Nvidia has been releasing a lot of buggy display drivers of late and 320.49 is no exception-I'd suggest that you completely remove this driver from your system and install an older version of the driver such as 314.22 which is considered much more reliable.


----------



## anandharaja (Jul 8, 2013)

quicky008 said:


> Nvidia has been releasing a lot of buggy display drivers of late and 320.49 is no exception-I'd suggest that you completely remove this driver from your system and install an older version of the driver such as 314.22 which is considered much more reliable.



Can't believe buggy display driver will kill the GPU 

*www.thinkdigit.com/forum/graphic-c...nything-after-320-18-even-whql-certified.html


----------



## topgear (Jul 11, 2013)

I've heard before buggy driver making gpus gone bad while just installing them and faced a similar issue .. from that time I don't download updated drivers unless they are absolutely necessary.


----------



## masterkd (Jul 11, 2013)

I was also having issues with 320.18
Moved back to 314.22
Will wait a while for Guinea p... errr  users to test before updating


----------



## Hrishi (Jul 11, 2013)

masterkd said:


> I was also having issues with 320.18
> Moved back to 314.22
> Will wait a while for Guinea p... errr  users to test before updating



:   :


----------



## moniker (Jul 27, 2013)

Guys is the latest 326.19 beta better?
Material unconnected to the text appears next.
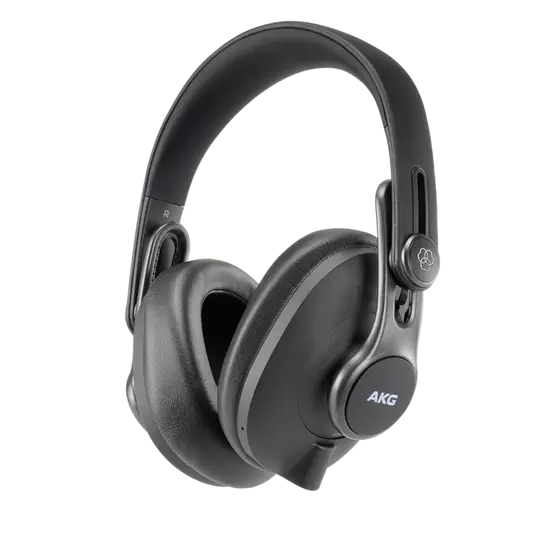 New  AKG K371 BT Pro | Over-Ear Oval Closed-Back Studio Headphones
Or will I be better off going back to 314.22? I'm on 320.49 and my lappy heats up like hell.


----------



## rijinpk1 (Jul 27, 2013)

topgear said:


> I've heard before buggy driver making gpus gone bad while just installing them and faced a similar issue .. from that time I don't download updated drivers unless they are absolutely necessary.
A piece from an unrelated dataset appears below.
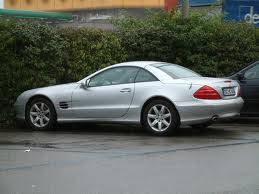 Mercedes SL 500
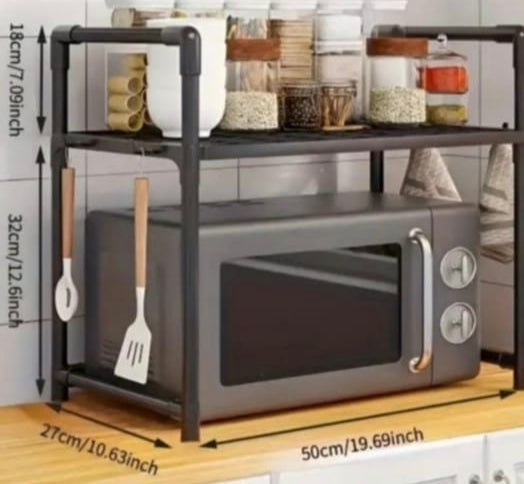 Suport raft cuptor microunde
same here for me. I had downloaded and installed graphic drivers as soon as they are released. But from now onwards, I don't download updated drivers unless they are absolutely necessary.


----------



## topgear (Jul 28, 2013)

^^ Driver updates are like bios updates .. only update when absolutely necessary 



moniker said:


> Guys is the latest 326.19 beta better? Or will I be better off going back to 314.22? I'm on 320.49 and my lappy heats up like hell.



Roll back to the previous versions if you are not facing any issues with that.


----------